A new longitudinal study of adults with subclinical carotid atherosclerosis found that plaques with calcification were significantly more likely to evolve into lesions with intraplaque hemorrhage—a marker associated with increased stroke risk.
Using serial magnetic resonance imaging (MRI) over 6 years, researchers tracked 802 participants who were aged 45 years and older and observed patterns of plaque progression based on preexisting composition, age, and sex.
Participants were enrolled from a population-based study in the Netherlands. All had carotid intima-media thickness greater than 2.5 mm but were asymptomatic. Baseline MRI scans were conducted between 2007 and 2012, with follow-up scans between 2014 and 2017.
At baseline, 66.6% of plaques showed calcification, 31.6% had lipid-rich necrotic cores (LRNC), and 18.1% had intraplaque hemorrhage (IPH). Only 2.9% of plaques showed more than 50% stenosis, which indicated early-stage disease in most participants.

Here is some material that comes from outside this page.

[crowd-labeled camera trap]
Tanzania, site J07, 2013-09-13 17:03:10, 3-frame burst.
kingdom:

At follow-up, 19% of plaques had developed new IPH. After adjusting for plaque thickness, luminal stenosis, cardiovascular risk factors, and medication use, the analysis showed that baseline calcification was associated with a twofold increased risk of developing IPH (adjusted odds ratio [OR] = 2.00, 95% confidence interval [CI] = 1.26–3.16, P = .003). When both calcification and LRNC were present, the risk was even higher (adjusted OR = 3.07, 95% CI = 1.78–5.30, P < .001).

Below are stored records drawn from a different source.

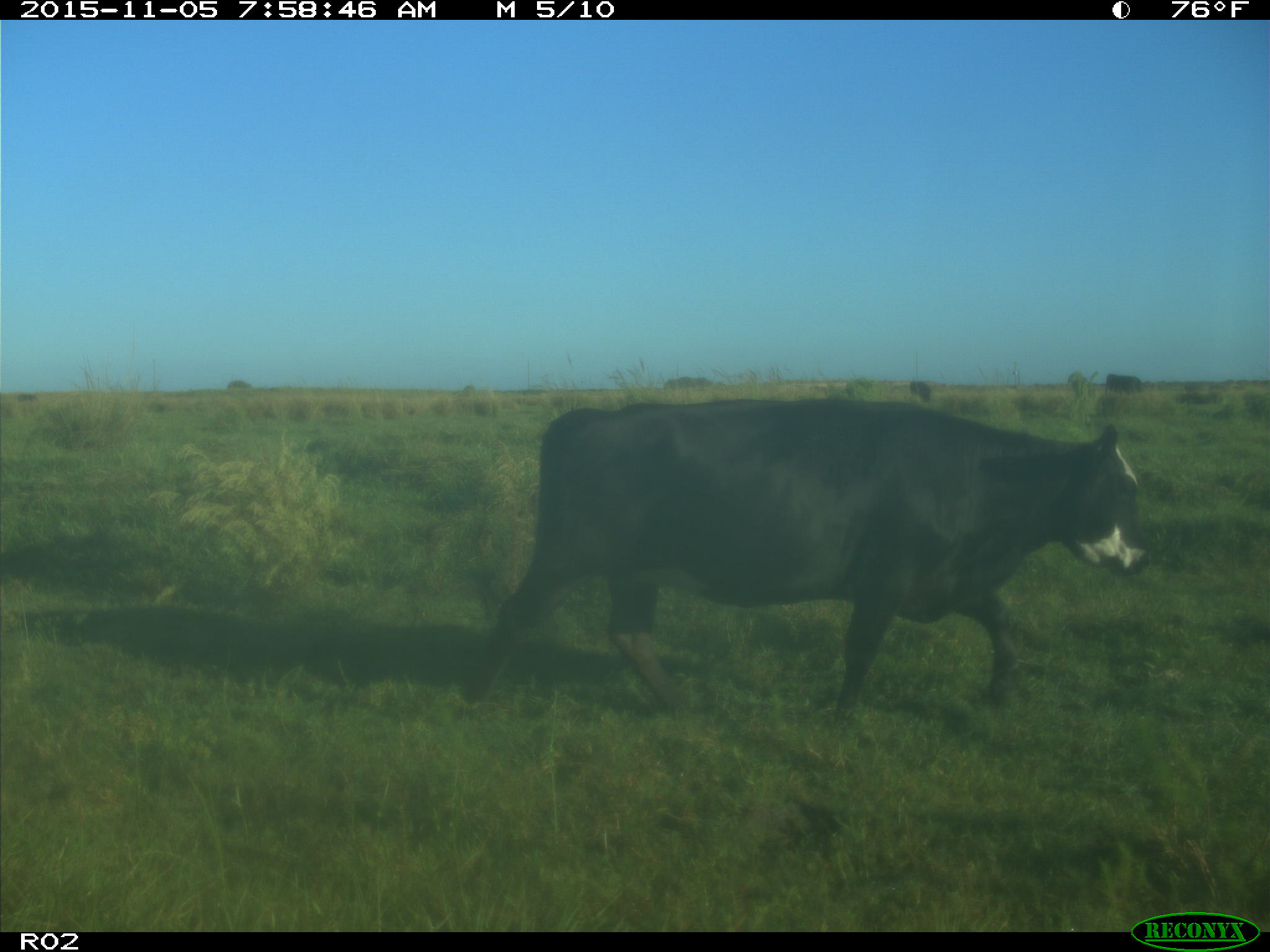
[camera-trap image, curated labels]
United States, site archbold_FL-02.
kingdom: Animalia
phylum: Chordata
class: Mammalia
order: Artiodactyla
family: Bovidae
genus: Bos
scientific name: Bos taurus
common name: domestic cow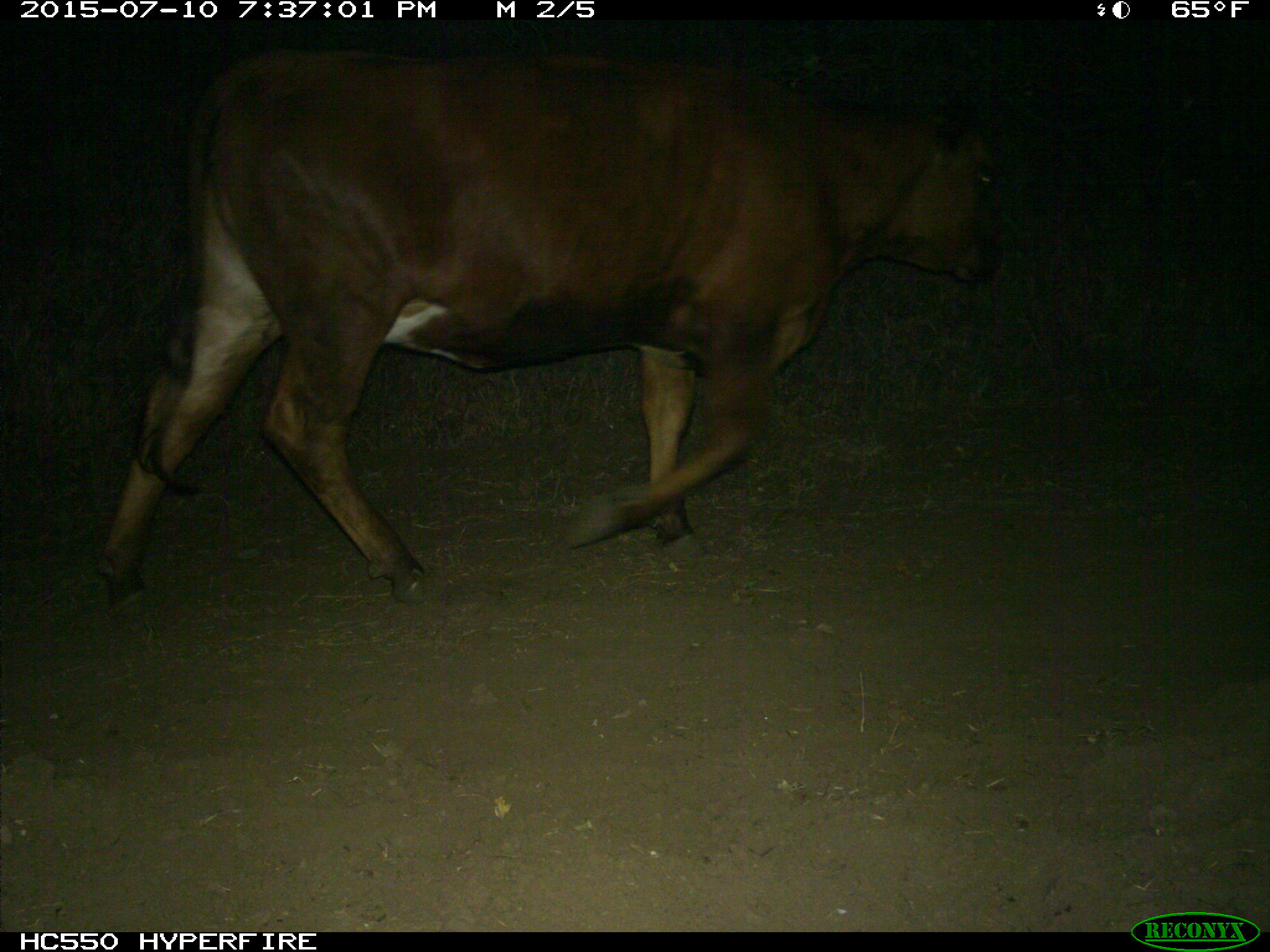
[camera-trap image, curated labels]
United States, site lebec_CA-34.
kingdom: Animalia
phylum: Chordata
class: Mammalia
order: Artiodactyla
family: Bovidae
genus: Bos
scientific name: Bos taurus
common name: domestic cow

Simulations of 30-year plaque progression indicated that most plaques with no or only one component eventually developed into multicomponent plaques. The proportion of multicomponent plaques increased from 10% at age 55 to more than 50% after age 70.
The study also identified sex-based differences in plaque evolution. Men were more likely than women to have plaques progress to multicomponent lesions with IPH (21% vs 13%, P < .001). At baseline, multicomponent plaques were more common in men (35%) than in women (22%).
Additional image analyses confirmed that calcification frequently preceded IPH. Among participants with three serial MRI scans, 93% of plaques that developed IPH had calcification detected earlier.
Baseline IPH was also associated with incident calcification (adjusted OR = 3.10, 95% CI = 1.06–9.09, P = .04), though this relationship was not significant when more data were included. No significant associations were found between baseline components and new LRNC.
The study suggests that plaque composition, particularly the presence of calcification, may influence future vulnerability, even in the absence of significant stenosis.
The authors note that additional research is needed to investigate the morphology of calcification and its potential role in the development of intraplaque hemorrhage.
Full disclosures can be found in the study.